ÖAW - Österreichische Akademie der Wissenschaften
Kommission Südosteuropa Türkei Schwarzmeerregion

Politik und Gesellschaft im spätosmanischen Kosovo

Politik und Gesellschaft im spätosmanischen Kosovo, 1870-1913. Österreichisch-ungarische Konsulatsberichte aus Prizren, Mitrovica und Skopje

Finanziert durch den FWF (Projekt-Nr. P 21477-G18)
Laufzeit: 1.1.2010-31.12.2012 (kostenneutral verlängert bis 31.12.2013)
Projektleiter: Prof. Dr. Oliver Jens Schmitt
Projektbearbeiterin: Mag. Eva Anne Frantz
Werkvertragnehmer: Mag. Daniela Javorics, Sven Mörsdorf, Dr. Krisztián Csaplár-Degovics

Heute bildet Kosovo eine der zentralen Konfliktregionen in Europa und beschäftigt spätestens seit der NATO-Intervention 1999 sowie der Verwaltung der Region durch UNO und nun auch EU Politik und Öffentlichkeit in Europa. Die tieferen Ursprünge des heutigen Konflikts liegen im Zeitraum 1870 bis 1913, als Nationalstaatsgründungen und Nationalisierungsprozesse auch auf die Region Kosovo einwirkten und tiefgreifende Veränderungen herbeiführten. Bis heute wurde aber diese Periode nur selten in den Mittelpunkt wissenschaftlicher Arbeiten gestellt. Als eine der bedeutendsten Quellen zur Analyse von historischen Prozessen im spätosmanischen Kosovo sind österreichisch-ungarische Konsulatsberichte zu nennen, die in den bisherigen Arbeiten zu Kosovo jedoch nur in geringem Umfang herangezogen wurden. Editionen dieser Quellen fehlen gänzlich.

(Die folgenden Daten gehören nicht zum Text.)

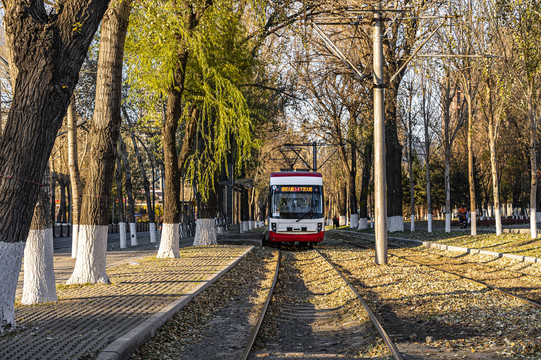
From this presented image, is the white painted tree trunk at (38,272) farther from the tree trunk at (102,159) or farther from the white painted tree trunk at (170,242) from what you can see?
the white painted tree trunk at (170,242)

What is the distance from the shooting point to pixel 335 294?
1230 cm

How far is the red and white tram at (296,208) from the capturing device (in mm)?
26359

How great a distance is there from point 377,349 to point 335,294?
522cm

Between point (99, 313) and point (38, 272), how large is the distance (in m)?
1.99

Bei dem Projekt handelt es sich somit um die erste einschlägige Edition österreichisch-ungarischer diplomatischer Berichte aus Kosovo. Ziel ist es, ausgewählte Konsulatsberichte zwischen 1870 (Gründung des bulgarischen Exarchats) und 1912/13 (Erster Balkankrieg), die im Haus-, Hof- und Staatsarchiv in Wien vorliegen, in drei Bänden zu je etwa 100 Berichten in einer kommentierten Edition zu veröffentlichen. Bei der Auswahl der Dokumente sollen neben politikgeschichtlichen vor allem kultur- und sozialgeschichtliche Fragestellungen berücksichtigt werden. Deutlich werden soll, dass ethno-nationale Konzepte zu diesem Zeitpunkt eine untergeordnete Rolle spielten und die Geschichte Kosovos nicht auf eine serbisch-albanische Konfliktgeschichte reduziert werden kann. Ziel ist es, die Dokumente möglichst breiten Wissenschaftlerkreisen unterschiedlicher Fachgebiete (Geschichte, Osmanistik, historische Anthropologie und Ethnologie) zugänglich zu machen, um dadurch weiterführende Fragestellungen und Forschungen bezüglich Kosovo zu ermöglichen. Gleichzeitig soll aber mit der Publikation auch eine breitere öffentlichkeit angesprochen werden. Aufgrund der gesellschaftlichen Relevanz, die Kosovo in Europa heute besitzt, aber auch aufgrund der interessanten und gut lesbaren Konsulatsberichte kann davon ausgegangen werden, dass die Edition auf entsprechendes Interesse stoßen wird.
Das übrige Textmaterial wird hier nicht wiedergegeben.